If they allowed up to 4 plants to be grown in a private home and no more than one pound of cured weed on hand at any time, it would no longer be a problem.

The criminal element would just disappear from lack of profit.

Less crime, less people in prisons, less cost to the system, less police needed, less taxes needed, less violence....the list goes on and on.

I mean, look at those guys. They're a mean looking bunch. 4.2 MILLION dollars on hand.

These aren't peaceful pot smokers. These guys are hardened criminals who would shoot you in a minute if you got between them and their money made from jacking the peaceful pot smokers like us.

They can rot in prison for all I care. THEY are the major reason it's illegal. The anti-pot bunch will hold those guys pictures up and say "Look at what Marijuana does to our society".

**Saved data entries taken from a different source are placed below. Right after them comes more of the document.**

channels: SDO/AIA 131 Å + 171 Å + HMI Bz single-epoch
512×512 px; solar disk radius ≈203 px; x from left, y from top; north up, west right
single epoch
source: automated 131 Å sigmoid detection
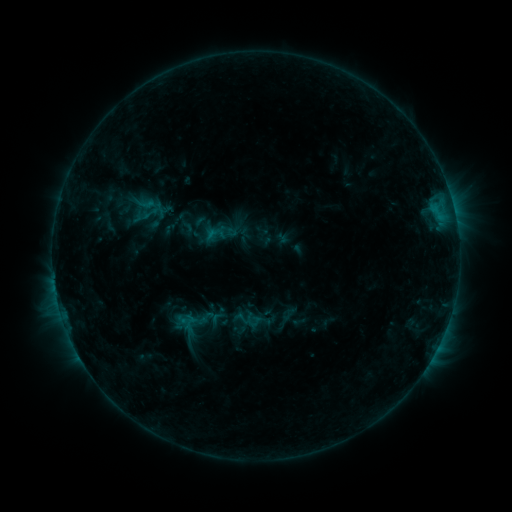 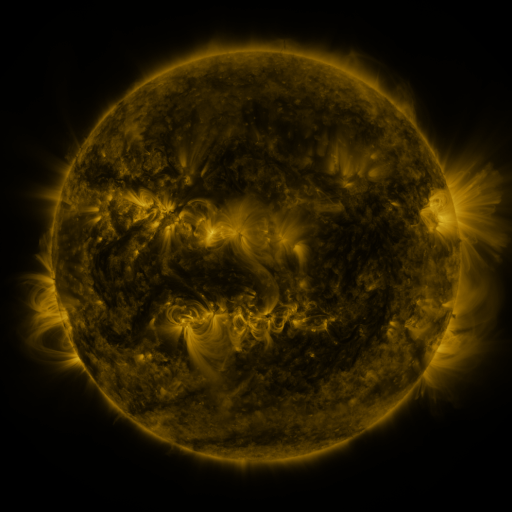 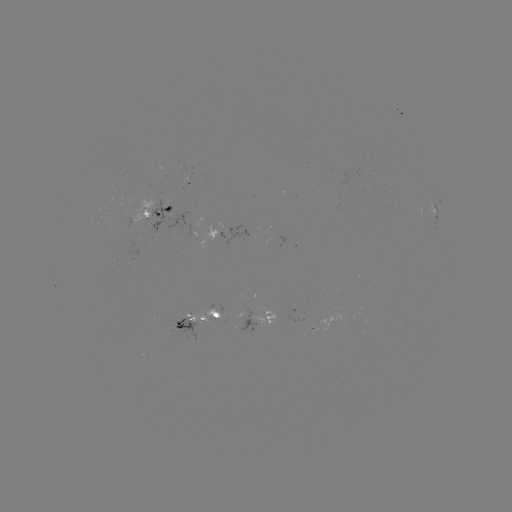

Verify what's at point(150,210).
sigmoid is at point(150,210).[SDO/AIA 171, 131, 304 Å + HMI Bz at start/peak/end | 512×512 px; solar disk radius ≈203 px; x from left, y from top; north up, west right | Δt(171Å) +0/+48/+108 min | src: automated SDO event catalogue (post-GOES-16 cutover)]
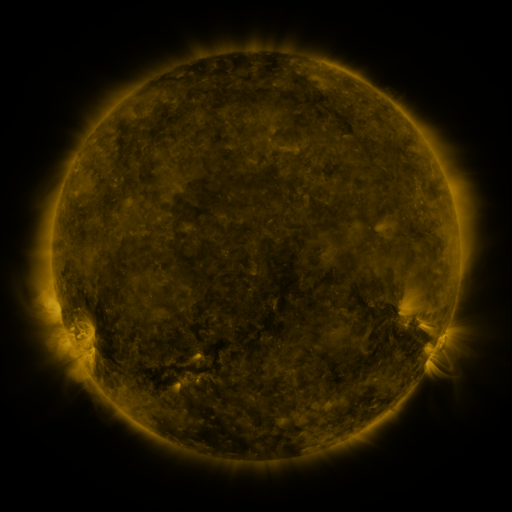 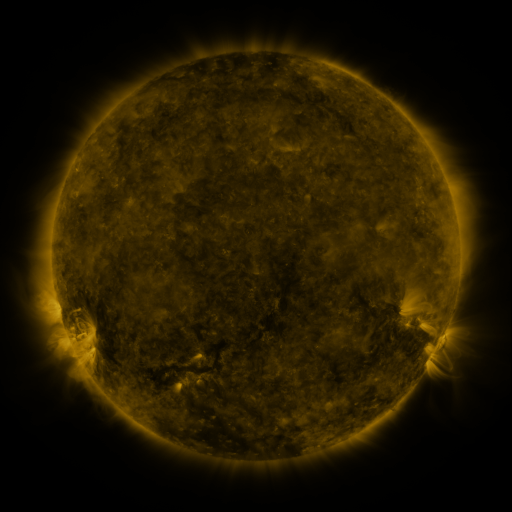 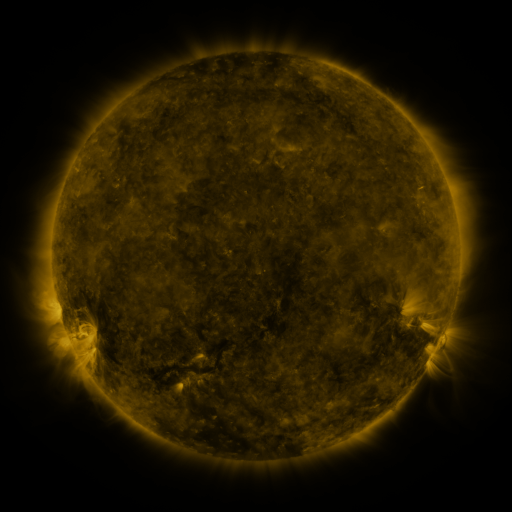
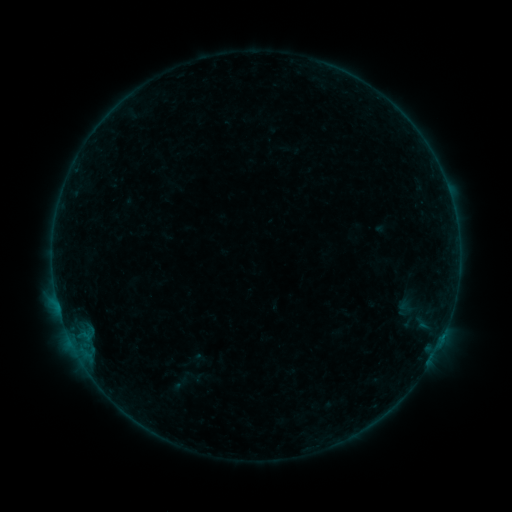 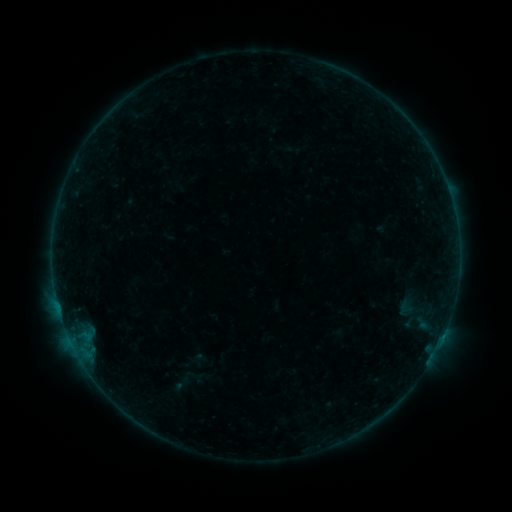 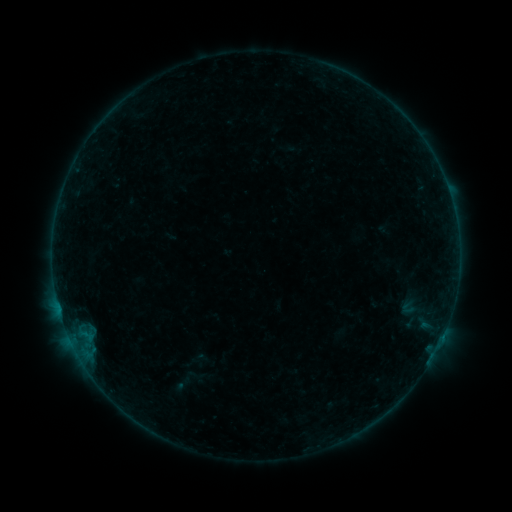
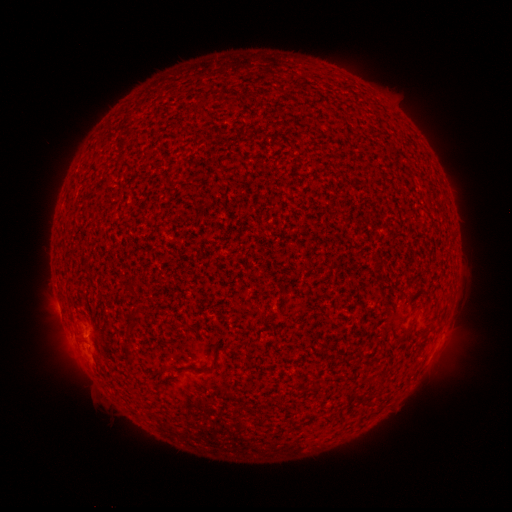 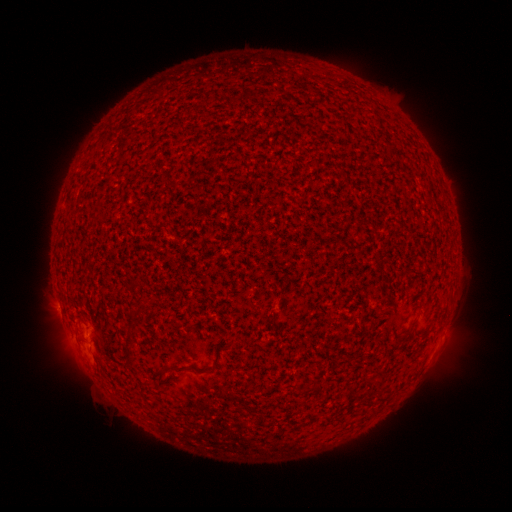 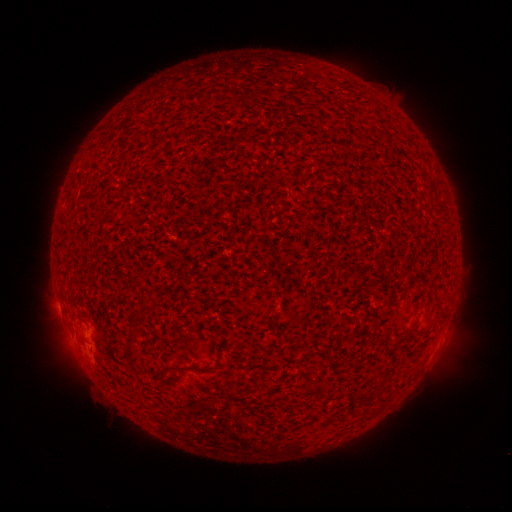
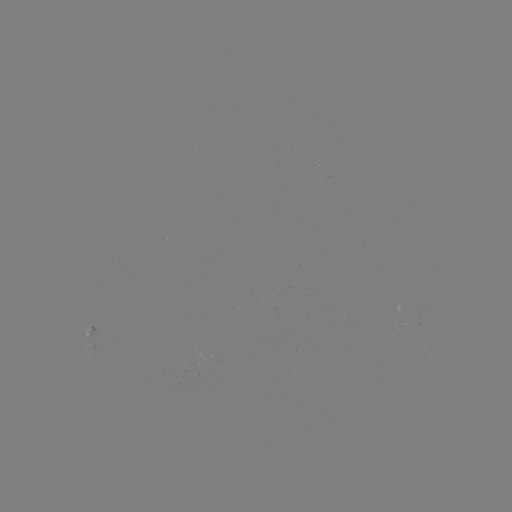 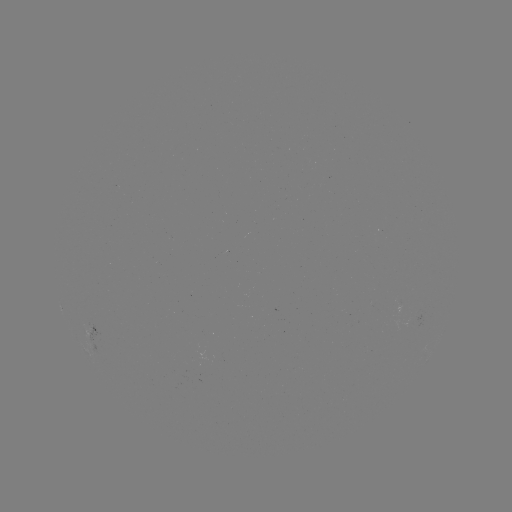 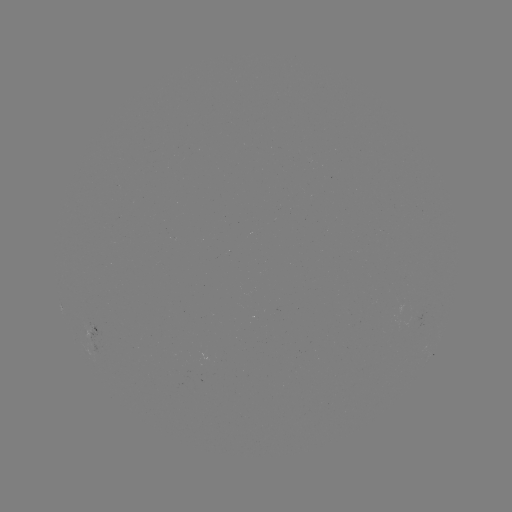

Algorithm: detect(B1.4 flare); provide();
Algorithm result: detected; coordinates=75,328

Buttheads like them are what make us all look bad.


----------



## headband (Mar 22, 2008)

i think the same with you potus, once legalized, what will all the badazz drug runners run, they surely wont sell packs of cigarettes, or packs of weed, once legal, no problem. Which seems like thats the only thing that matters. If the Gov can make $$$ off it, they'll keep it illegal. $4.2 mill. all the gov now:hairpull:


----------



## Puffin Afatty (Mar 22, 2008)

trillions of atoms said:
			
		

> if it was legal today youd never see that happen agian.


 
 You got that right ToA!!!

Prohibition never works.  All it does is create a black market, make criminals rich, and make governments powerful.  From the 1st try when God said to Adam , dont eat that apple, to the current powers that be telling us not to puff a fatty, prohibition just doesnt work when folks _*want*_ to do what is prohibited.


----------



## smokybear (Mar 22, 2008)

I would have stopped dealing if I had 4.2 million and a ton of mj. Just my thoughts though. Take care all. Astounding.


----------



## Fretless (Mar 22, 2008)

Although these guys were dumb, let's not fall into the very propaganda we warn ourselves about.  No hard drugs, no guns, no resistance mentioned in that story, and they surely would have mentioned it.  Prohibition is for profit on both ends, and here were some old dudes who had long taken the bait.  Maybe they are worthy of condemnation, but I'm not getting that off this story.  
    What I'm saying is, no real crimes are evident here.  If there are real crimes related to this ring to pursue - theft, murder, human slavery - then that is a good reason to stick a club up Grandpa's *** and get him to squeal.  Figuratively of course.  
    But it may be equally likely that this was all for greed, and for greed they were caught, the IRS sensed a pile of meat somewhere.  Neither the drug movers nor the Feds care about people.  Both sides are going where the $ is.


----------



## POTUS (Mar 23, 2008)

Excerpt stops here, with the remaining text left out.